Problem details: Please copy the data exactly as it stands, minus the images.
── Supplied material
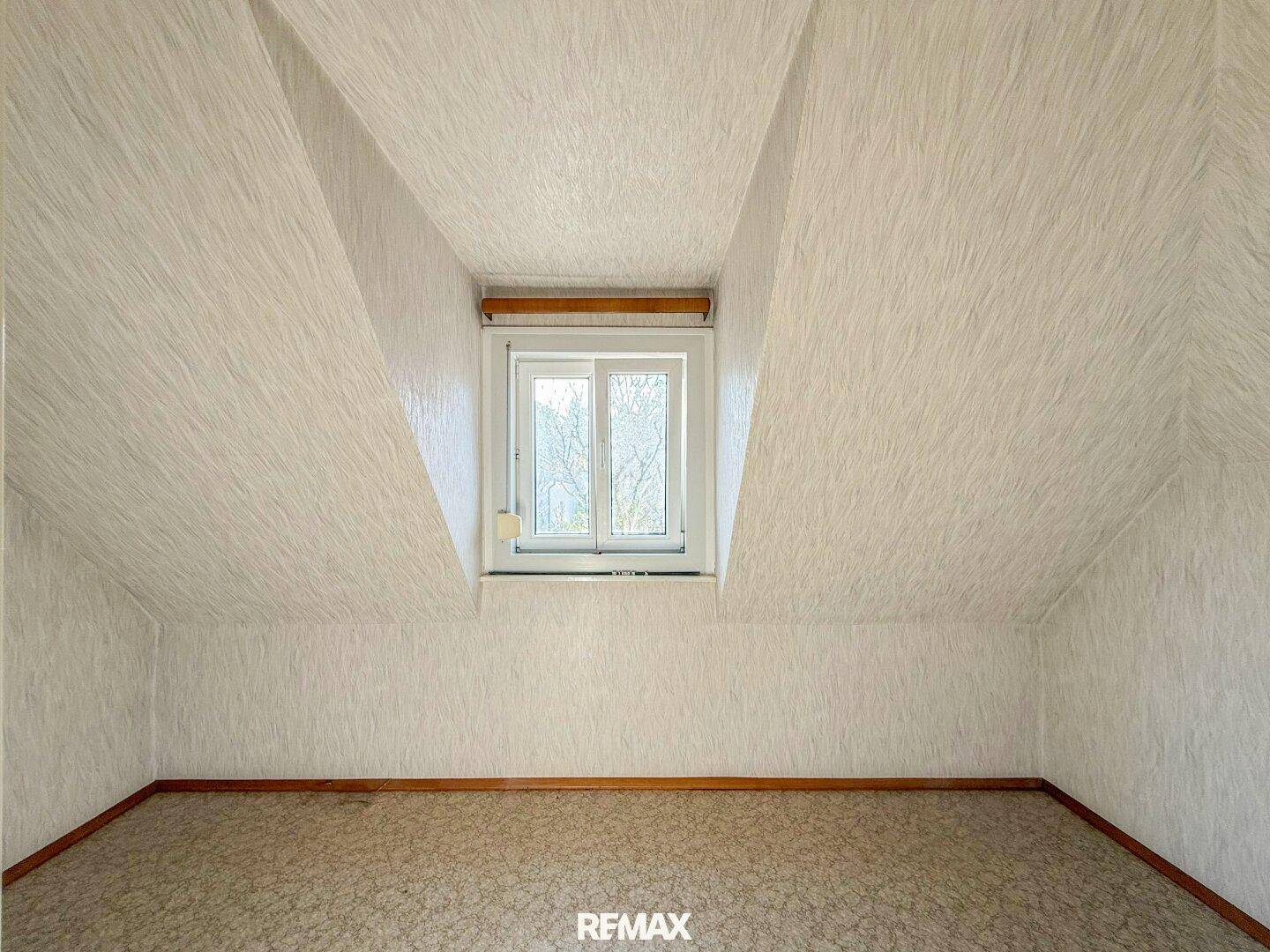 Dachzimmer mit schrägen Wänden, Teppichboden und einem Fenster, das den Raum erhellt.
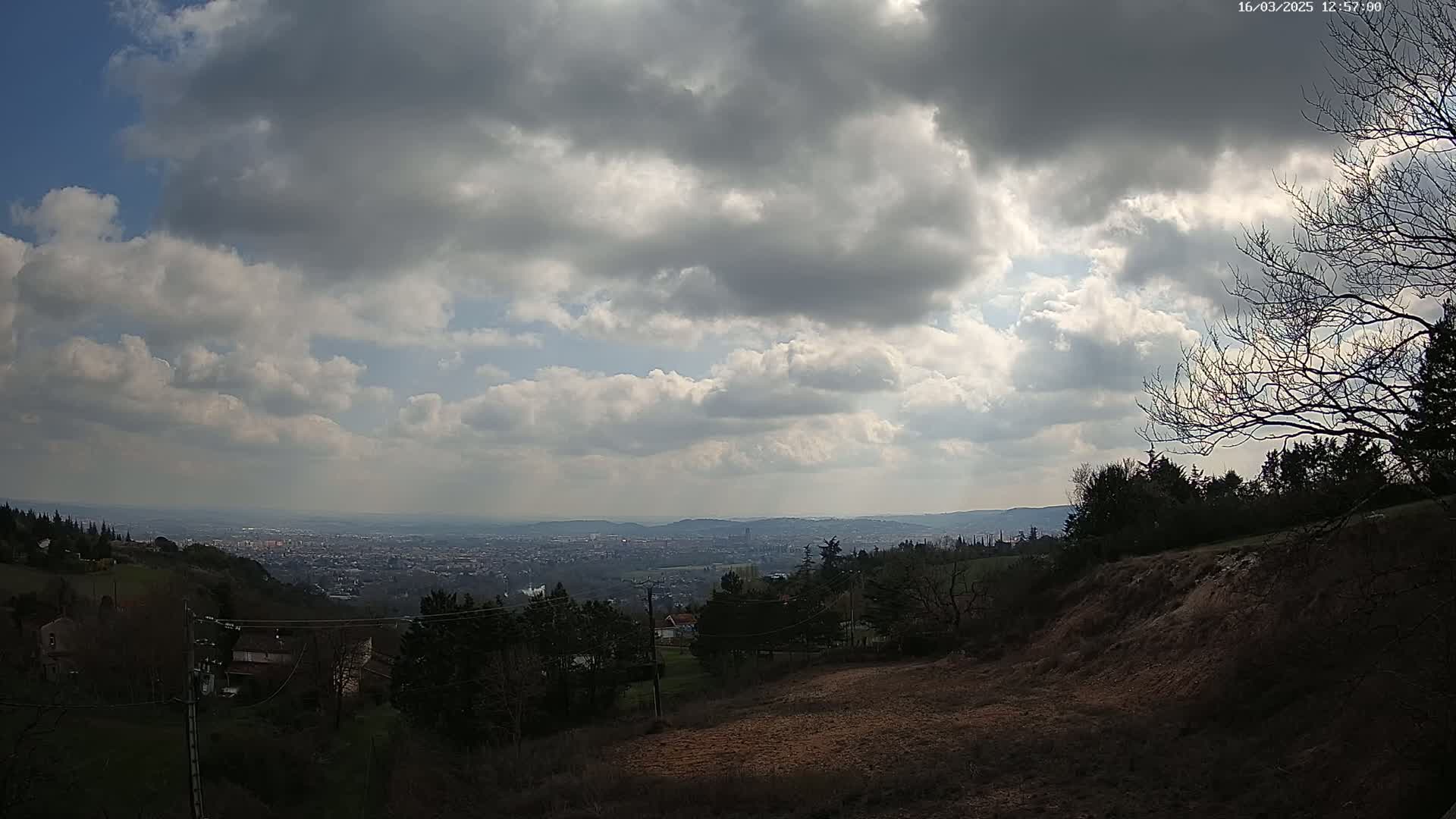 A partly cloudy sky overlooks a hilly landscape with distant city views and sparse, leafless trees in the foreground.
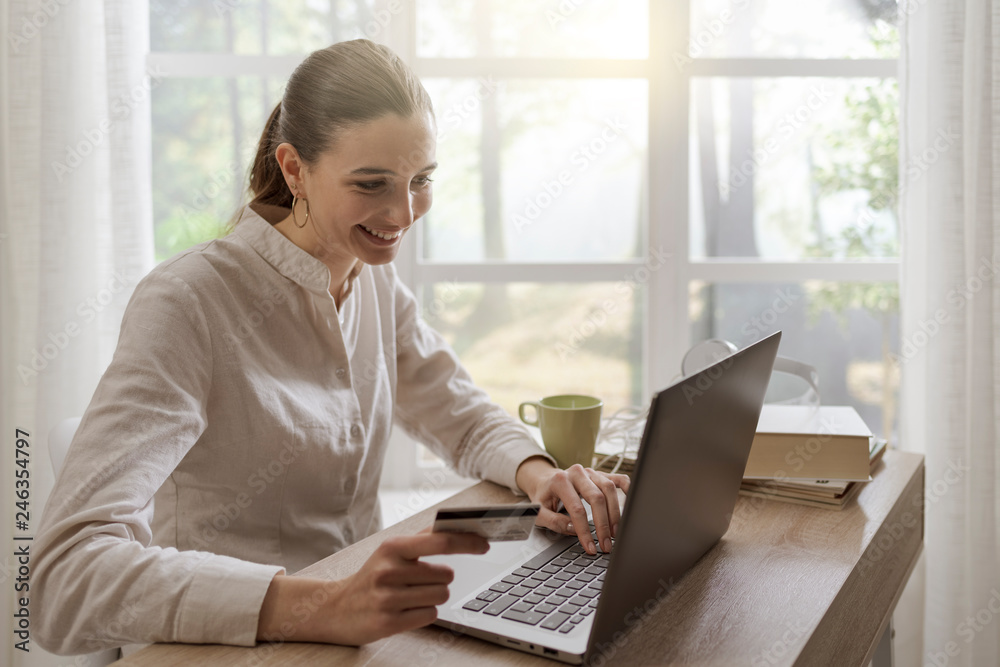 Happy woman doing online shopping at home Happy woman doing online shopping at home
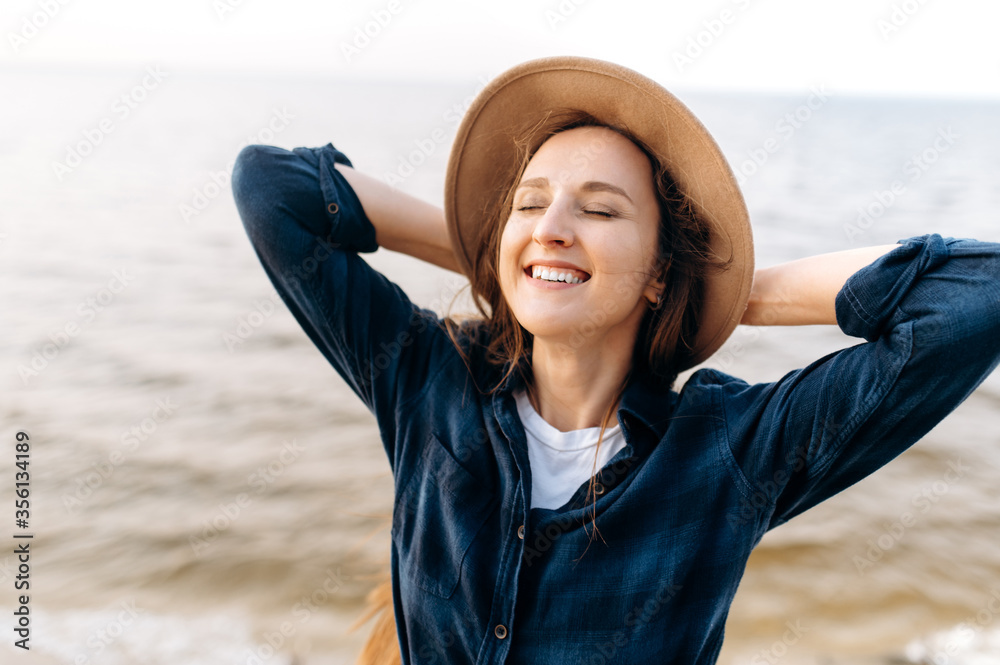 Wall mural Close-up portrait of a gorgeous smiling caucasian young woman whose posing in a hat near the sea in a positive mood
────
Response to the exercise:
 Dachzimmer mit schrägen Wänden, Teppichboden und einem Fenster, das den Raum erhellt.
 A partly cloudy sky overlooks a hilly landscape with distant city views and sparse, leafless trees in the foreground.
 Happy woman doing online shopping at home Happy woman doing online shopping at home
 Wall mural Close-up portrait of a gorgeous smiling caucasian young woman whose posing in a hat near the sea in a positive mood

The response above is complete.